Codes and Frequencies
For persons in families with at least five private insurance plans, HI5SURG indicates if the fifth plan mentioned paid for surgical bills.
Data Collection Process
Details about the characteristics of insurance plans (such as HI5SURG) reflect plans for any family member in the household. In order to determine if the person (rather than someone else in the family) was covered by this plan, analysts should use the variable HI5PCOV (Health Insurance Plan 5: Person's Coverage Status), which indicates whether the person was covered by the plan.

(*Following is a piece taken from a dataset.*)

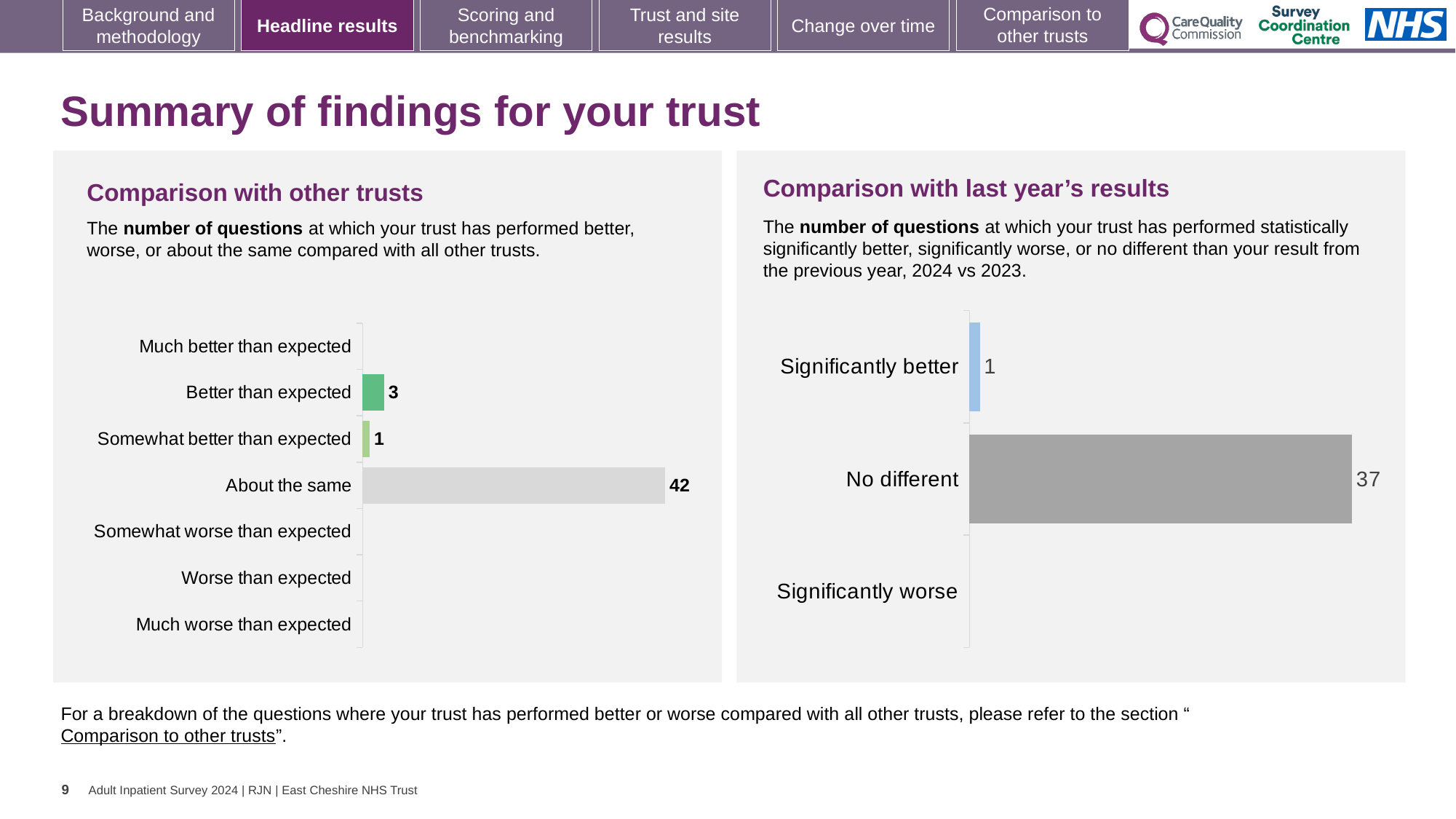
What type of chart is the 'Comparison with other trusts' chart? Bar chart In the 'Comparison with last year's results' chart, what is the difference between 'No different' and 'Significantly better'? 36 In the 'Comparison with other trusts' chart, how many categories are listed on the axis? 7 In the 'Comparison with last year's results' chart, how many questions were 'Significantly better'? 1 In the 'Comparison with other trusts' chart, how many questions were 'Somewhat better than expected'? 1 In the 'Comparison with other trusts' chart, which category has the highest number of questions? About the same In the 'Comparison with last year's results' chart, how many questions were 'No different'? 37 In the 'Comparison with other trusts' chart, how many questions were 'About the same'? 42 In the 'Comparison with last year's results' chart, how many categories are listed on the axis? 3 In the 'Comparison with other trusts' chart, what is the difference between 'About the same' and 'Better than expected'? 39 In the 'Comparison with other trusts' chart, how many questions were 'Better than expected'? 3 In the 'Comparison with last year's results' chart, which category has the highest value? No different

Information was collected on up to five plans per family (six plans in 1983).
Please use the IPUMS NHIS drop-down menus and search function for other related variables.
Definitions of Private Coverage
Private insurance for 1980 to 1989 was indicated by report of coverage by a health insurance plan that pays for any part of a hospital, doctor's, or surgeon's bill (or dentist's bill for 1989 and 1986). Single service plans were not considered a form of health insurance, however; while interviewers explicitly told respondents not to include plans which pay only for accidents, respondents were not told to exclude other single service plans, and plans which paid extra cash for hospitalizations were considered a form of health insurance.
Apart from changes in the survey quarters in which this question was asked, and question wording to exclude single service coverage for 1989, HI5SURG is comparable over time. (Using the prescribed IHIS weights eliminates comparability issues related to survey design.) In 1989, interviewers stated, "Do not include plans that pay for only one type of service, such as nursing home care or accidents." Thus, the survey in 1989 includes more explicit instructions on the exclusion of single service plans. The 1989 Field Representative's Manual noted that such plans were a new and relatively rare form of insurance at the time.
- 1980: Persons covered by private health insurance (excluding plans that paid only for accidents).
- 1982; 1984: Persons covered by private health insurance that pays any part of hospital, doctor's or surgeon's bill (excluding plans that paid only for accidents).
- 1983: Persons in quarters 3 or 4 covered by private health insurance that pays any part of hospital, doctor's or surgeon's bill (excluding plans that paid only for accidents).
- 1986; 1989: Persons covered by private health insurance that pays any part of hospital, doctor's, surgeon's or dentist's bill (excluding plans that pay for one type of service, such as accidents).